• PASSAGE TO READ
Tragically, as in past years, funding to reduce drug demand constitutes barely a third of the proposed federal narcotics budget while treatment budgets in many U.S. cities continue to drop. Drug offenders sentenced to treatment by judges languish in prison for months for lack of a bed, and about 1,200 people are on the city's waiting list for methadone maintenance. Meanwhile, across the United States treatment programs can accommodate only about 50% of hard-core users.

Drug laws--not drugs themselves--have been a very effective tool for keeping the African American community down.

FACT: One in three young Black men in the country is under criminal justice control. One in 15 Black males is incarcerated. Nearly 700,000 Black males (683.200) are behind bars, compared with 674, -400 white males.

This number has added to a growing prison population that ranks as the highest incarceration level in the Western World. Indeed, when it comes to putting African Americans in jail for drugs, the Bush camp is making the Nixon Administration look like a group of dope smoking liberals by comparison.

Collected data entries:
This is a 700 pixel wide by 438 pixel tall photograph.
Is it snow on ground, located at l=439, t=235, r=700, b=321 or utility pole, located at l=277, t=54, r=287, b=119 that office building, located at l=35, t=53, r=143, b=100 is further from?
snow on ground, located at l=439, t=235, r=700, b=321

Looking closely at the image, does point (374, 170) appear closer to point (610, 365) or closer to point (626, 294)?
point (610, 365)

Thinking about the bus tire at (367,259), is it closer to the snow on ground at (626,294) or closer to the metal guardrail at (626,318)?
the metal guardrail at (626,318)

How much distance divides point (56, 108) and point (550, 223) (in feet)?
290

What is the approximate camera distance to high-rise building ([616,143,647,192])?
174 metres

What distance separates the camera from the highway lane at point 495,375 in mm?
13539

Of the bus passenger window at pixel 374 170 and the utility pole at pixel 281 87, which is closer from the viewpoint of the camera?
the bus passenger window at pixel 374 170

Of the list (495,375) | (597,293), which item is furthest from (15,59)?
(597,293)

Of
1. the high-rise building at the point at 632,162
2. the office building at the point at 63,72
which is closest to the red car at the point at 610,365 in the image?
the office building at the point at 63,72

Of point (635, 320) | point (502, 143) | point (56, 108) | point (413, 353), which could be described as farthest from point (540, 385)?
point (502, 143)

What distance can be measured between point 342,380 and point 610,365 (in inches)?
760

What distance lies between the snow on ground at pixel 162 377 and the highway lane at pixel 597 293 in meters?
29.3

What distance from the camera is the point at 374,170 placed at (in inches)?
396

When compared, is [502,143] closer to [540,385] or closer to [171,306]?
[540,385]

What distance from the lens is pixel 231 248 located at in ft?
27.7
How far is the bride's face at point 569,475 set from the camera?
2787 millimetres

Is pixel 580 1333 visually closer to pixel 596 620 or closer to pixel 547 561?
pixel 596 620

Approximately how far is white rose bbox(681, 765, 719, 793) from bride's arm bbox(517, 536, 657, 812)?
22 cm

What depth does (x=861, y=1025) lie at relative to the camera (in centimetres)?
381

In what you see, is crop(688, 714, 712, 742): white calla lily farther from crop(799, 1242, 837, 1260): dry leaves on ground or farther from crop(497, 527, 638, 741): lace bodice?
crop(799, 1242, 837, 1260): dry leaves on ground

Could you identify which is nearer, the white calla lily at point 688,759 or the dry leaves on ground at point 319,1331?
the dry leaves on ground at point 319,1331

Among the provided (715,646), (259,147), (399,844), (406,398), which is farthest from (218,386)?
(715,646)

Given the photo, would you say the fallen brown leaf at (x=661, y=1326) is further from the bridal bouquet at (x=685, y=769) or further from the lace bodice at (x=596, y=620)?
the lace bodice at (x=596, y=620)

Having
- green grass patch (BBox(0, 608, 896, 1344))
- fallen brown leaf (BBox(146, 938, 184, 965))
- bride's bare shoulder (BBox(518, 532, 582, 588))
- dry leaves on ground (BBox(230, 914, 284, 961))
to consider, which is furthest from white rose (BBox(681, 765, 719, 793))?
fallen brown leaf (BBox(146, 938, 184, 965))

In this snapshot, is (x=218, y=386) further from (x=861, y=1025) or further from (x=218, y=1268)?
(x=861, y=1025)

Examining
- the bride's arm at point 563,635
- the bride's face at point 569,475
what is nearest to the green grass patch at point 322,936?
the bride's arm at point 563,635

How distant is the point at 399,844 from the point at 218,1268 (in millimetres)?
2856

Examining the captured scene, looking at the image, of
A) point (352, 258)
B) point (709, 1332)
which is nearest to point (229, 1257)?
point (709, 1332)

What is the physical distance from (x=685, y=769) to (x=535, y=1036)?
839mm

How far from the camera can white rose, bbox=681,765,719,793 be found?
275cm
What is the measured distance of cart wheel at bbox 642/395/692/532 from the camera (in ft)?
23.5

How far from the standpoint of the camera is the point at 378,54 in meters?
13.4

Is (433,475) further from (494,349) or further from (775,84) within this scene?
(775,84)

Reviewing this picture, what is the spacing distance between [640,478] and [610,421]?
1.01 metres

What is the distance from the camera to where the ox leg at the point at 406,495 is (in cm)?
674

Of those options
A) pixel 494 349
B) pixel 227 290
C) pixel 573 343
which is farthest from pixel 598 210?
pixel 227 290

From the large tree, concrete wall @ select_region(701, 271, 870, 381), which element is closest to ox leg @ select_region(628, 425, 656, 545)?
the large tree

• JOBS
1 – Repeat the passage on drug policy word for word, from "FACT: One in" to "liberals by comparison.".
2 – According to the passage on drug policy, why do drug offenders whom judges sentence to treatment remain in prison for months?
The material has no connection to the passage on drug policy.

• PROBLEM SOLUTIONS
1 –
FACT: One in three young Black men in the country is under criminal justice control. One in 15 Black males is incarcerated. Nearly 700,000 Black males (683.200) are behind bars, compared with 674, -400 white males.

This number has added to a growing prison population that ranks as the highest incarceration level in the Western World. Indeed, when it comes to putting African Americans in jail for drugs, the Bush camp is making the Nixon Administration look like a group of dope smoking liberals by comparison.

2 – They remain in prison because no treatment bed is available for them.